What amazes me is that these directors actually think we care that the actors are wearing condoms.  I am totally indifferent to that so why not have them wearing them anyway?


----------



## Johnnny (Apr 19, 2004)

I kind of agree with you. If I were in the porn business I'd wear a condom in every scene for regular &/or anal sex no matter how cheasy the viewers think the rubber is. Health is more important. & if I was in the business I'd get tested twice a month especially if I were doing unprotected sex scenes.


----------



## Mudge (Apr 19, 2004)

> _*Originally posted by Johnnny *_
> & is it true that females contract AIDS/HIV much easier than males? I thought it was all equal.



A woman is going to see/feel/suck/swallow whatever a huge load of fluids from a man, a sperm deposite box if you will. Now a male sees significantly less fluids from a woman.

So no, it is not equal at all. More women have it then men.


----------



## austinite (Apr 19, 2004)

I don't understand the exclamation in the title of this thread. "AIDS in PORN!"

From the producers of "INJURIES in FOOTBALL!", "CALORIES in FOOD!" and "MOISTURE in WATER!"


----------



## Eggs (Apr 19, 2004)

> _*Originally posted by Johnnny *_
> Whatever dude. All I was saying is that Bush is just like the rest of us whether we admit it or not. I once did not say anything about thinking of Bush that way so don't put words in my mouth. & I also said tv. My woman & I would rather get the full view. I guess you're one of those ppl who is affraid of being thought of by others as a pervert. In my eyes many men & women a like are in the closet perverts. I'm not ashamed. I watch adult films with my woman & other friends. It's all about entertainment & you can learn a few new techniques.
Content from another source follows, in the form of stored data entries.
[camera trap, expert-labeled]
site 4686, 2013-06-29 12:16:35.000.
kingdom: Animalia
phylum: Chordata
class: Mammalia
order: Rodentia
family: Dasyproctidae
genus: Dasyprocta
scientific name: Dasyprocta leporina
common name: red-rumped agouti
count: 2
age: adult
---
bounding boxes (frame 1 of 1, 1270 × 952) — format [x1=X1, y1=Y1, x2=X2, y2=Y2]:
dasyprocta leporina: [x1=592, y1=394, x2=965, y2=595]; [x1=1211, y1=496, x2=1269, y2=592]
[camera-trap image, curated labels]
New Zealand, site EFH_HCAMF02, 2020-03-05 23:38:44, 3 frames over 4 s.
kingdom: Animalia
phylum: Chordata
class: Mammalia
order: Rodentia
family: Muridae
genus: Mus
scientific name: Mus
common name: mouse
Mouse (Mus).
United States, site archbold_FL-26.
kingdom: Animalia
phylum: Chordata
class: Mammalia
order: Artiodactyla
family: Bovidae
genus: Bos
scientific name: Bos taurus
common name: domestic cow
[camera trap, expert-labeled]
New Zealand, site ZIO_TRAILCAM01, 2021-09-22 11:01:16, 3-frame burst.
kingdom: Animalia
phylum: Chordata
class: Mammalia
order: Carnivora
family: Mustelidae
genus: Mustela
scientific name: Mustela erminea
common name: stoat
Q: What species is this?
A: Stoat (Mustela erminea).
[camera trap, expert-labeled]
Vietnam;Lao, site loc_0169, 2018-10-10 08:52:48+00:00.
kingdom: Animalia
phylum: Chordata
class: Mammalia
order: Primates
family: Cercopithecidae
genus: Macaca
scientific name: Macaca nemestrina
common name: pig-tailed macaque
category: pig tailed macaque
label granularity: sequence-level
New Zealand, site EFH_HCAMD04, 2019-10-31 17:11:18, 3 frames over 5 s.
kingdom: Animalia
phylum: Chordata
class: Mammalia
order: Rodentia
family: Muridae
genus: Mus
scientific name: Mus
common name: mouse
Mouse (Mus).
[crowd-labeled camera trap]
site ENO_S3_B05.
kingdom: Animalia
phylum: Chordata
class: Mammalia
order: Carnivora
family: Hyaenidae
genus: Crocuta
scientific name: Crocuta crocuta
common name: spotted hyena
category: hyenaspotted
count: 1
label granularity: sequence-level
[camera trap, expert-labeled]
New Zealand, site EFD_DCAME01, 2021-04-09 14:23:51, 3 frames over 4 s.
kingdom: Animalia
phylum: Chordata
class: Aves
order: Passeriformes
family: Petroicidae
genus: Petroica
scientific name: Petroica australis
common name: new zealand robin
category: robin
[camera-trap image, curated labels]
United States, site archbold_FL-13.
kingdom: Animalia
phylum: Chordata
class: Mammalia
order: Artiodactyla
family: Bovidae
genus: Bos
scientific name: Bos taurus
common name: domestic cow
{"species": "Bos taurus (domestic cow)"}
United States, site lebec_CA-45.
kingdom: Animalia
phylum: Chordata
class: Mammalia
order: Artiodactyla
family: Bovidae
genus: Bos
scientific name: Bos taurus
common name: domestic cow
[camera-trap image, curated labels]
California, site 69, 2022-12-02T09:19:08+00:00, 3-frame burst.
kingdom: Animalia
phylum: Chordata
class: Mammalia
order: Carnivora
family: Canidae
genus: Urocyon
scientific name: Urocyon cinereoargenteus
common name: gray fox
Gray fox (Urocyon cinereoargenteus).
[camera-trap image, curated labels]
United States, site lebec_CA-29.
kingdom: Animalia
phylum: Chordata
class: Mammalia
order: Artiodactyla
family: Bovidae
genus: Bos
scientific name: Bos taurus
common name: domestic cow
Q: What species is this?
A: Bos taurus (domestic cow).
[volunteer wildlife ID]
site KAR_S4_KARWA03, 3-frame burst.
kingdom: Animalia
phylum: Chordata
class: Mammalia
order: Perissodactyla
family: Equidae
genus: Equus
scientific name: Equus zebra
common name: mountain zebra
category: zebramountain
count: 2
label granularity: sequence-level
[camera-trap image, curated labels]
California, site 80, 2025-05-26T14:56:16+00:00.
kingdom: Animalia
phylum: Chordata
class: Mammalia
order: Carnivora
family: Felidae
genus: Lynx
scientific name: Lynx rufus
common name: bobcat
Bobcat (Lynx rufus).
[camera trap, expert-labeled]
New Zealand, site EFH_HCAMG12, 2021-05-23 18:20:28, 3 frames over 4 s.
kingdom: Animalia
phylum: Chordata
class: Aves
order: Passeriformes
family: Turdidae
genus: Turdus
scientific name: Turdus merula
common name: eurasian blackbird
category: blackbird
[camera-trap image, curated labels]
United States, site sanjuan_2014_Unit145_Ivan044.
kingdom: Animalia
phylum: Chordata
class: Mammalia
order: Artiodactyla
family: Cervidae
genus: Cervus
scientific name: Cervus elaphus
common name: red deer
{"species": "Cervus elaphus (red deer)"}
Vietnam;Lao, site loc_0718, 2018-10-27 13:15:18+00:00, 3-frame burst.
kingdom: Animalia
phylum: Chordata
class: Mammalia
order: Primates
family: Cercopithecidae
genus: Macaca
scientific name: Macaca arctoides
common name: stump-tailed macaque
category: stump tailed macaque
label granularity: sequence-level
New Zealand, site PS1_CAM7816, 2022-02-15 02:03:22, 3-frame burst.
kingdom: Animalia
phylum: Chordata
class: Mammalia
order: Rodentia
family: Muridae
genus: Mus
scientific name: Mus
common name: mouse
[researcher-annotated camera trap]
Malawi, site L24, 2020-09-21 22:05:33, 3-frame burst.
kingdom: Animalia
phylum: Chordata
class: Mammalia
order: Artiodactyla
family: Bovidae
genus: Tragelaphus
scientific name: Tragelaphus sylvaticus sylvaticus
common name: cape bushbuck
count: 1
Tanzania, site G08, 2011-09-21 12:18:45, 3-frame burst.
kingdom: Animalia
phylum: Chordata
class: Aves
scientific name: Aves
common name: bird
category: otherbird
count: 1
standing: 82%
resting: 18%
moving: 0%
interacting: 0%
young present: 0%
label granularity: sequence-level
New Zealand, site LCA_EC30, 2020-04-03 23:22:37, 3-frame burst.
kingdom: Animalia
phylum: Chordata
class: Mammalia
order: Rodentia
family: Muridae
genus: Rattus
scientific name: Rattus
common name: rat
1. Just like the rest of us?  Thats a lame statement   What exactly are the rest of us like.  Tell me, am I 6'1" tall, blonde hair and blue eyes with potential for a wonderful SS career, or am I black with dark hair, brown eyes and living in Compton?  In what fantasy world do we all live where thats true?

2.  You said his computer monitor OR TV   My bad of course for not adding "and TV!"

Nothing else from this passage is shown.